Ersetzen Sie DESCRIPTION durch die Beschreibung, die Sie hinzufügen möchten.

bq

Mithilfe der bq query-Syntax aus UDFs und dem bq-Befehlszeilentool können Sie die Beschreibung einer Funktion über die Befehlszeile bearbeiten. Geben Sie die Standard-SQL mit dem Flag --nouse_legacy_sql oder -- use_legacy_sql=false an und geben Sie dann Ihre Funktionsdefinition ein. Fügen Sie Ihrer Definition die folgende Zeile hinzu, um den Parameter description im Feld OPTIONS festzulegen:

OPTIONS (description="DESCRIPTION") AS """

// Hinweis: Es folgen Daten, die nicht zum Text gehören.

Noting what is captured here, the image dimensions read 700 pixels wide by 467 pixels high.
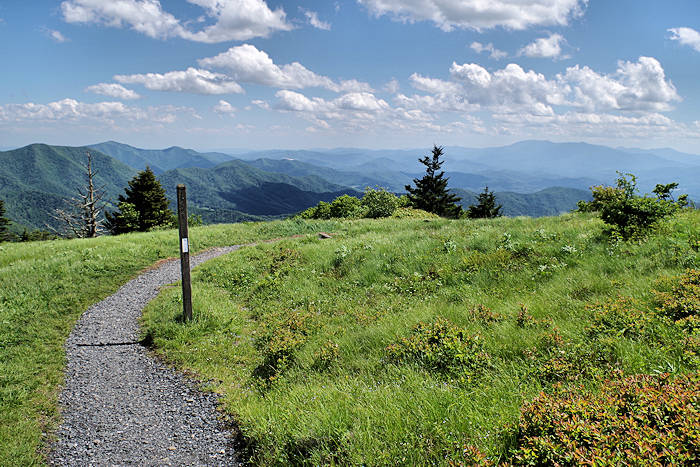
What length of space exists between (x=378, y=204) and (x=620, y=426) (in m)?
39.3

Ersetzen Sie DESCRIPTION durch die Beschreibung, die Sie hinzufügen möchten.

Beschränkungen

Für temporäre und persistente benutzerdefinierte Funktionen gelten die folgenden Beschränkungen:

  • Die DOM-Objekte Window, Document und Node sowie die Funktionen, die diese Objekte erfordern, werden nicht unterstützt.
  • JavaScript-Funktionen, die nativen Code benötigen, können beispielsweise fehlschlagen, wenn sie eingeschränkte Systemaufrufe ausführen.
  • Bei einer JavaScript-UDF kann es zu einer Zeitüberschreitung kommen, die ein Abschließen Ihrer Abfrage verhindert. Zeitüberschreitungen können bereits nach nur fünf Minuten auftreten, hängen aber von mehreren Faktoren ab, z. B. auch davon, wie viel Nutzer-CPU-Zeit die Funktion verbraucht und wie groß die Eingaben an die JavaSript-Funktion und ihre Ausgaben sind.
  • Bitweise Vorgänge in JavaScript verarbeiten nur die wichtigsten 32 Bit
  • Für UDFs gelten bestimmte Ratenbegrenzungen und Kontingentlimits. Weitere Informationen finden Sie unter UDF-Limits.

Für persistente benutzerdefinierte Funktionen gelten die folgenden Beschränkungen:

  • Ein Dataset kann jeweils nur eine persistente UDF mit demselben Namen enthalten. Sie können jedoch eine UDF mit dem gleichen Namen einer Tabelle in demselben Dataset erstellen.
  • Wenn Sie von einer persistenten UDF auf eine andere oder von einer logischen Ansicht auf eine persistente UDF verweisen, müssen Sie den Namen mit dem Dataset qualifizieren. Beispiel:
    CREATE FUNCTION mydataset.referringFunction() AS (mydataset.referencedFunction());

Für temporäre benutzerdefinierte Funktionen gelten die folgenden Beschränkungen:

  • Beim Erstellen einer temporären UDF darf function_name keine Punkte enthalten.
  • Ansichten und persistente UDFs können nicht auf temporäre UDFs verweisen.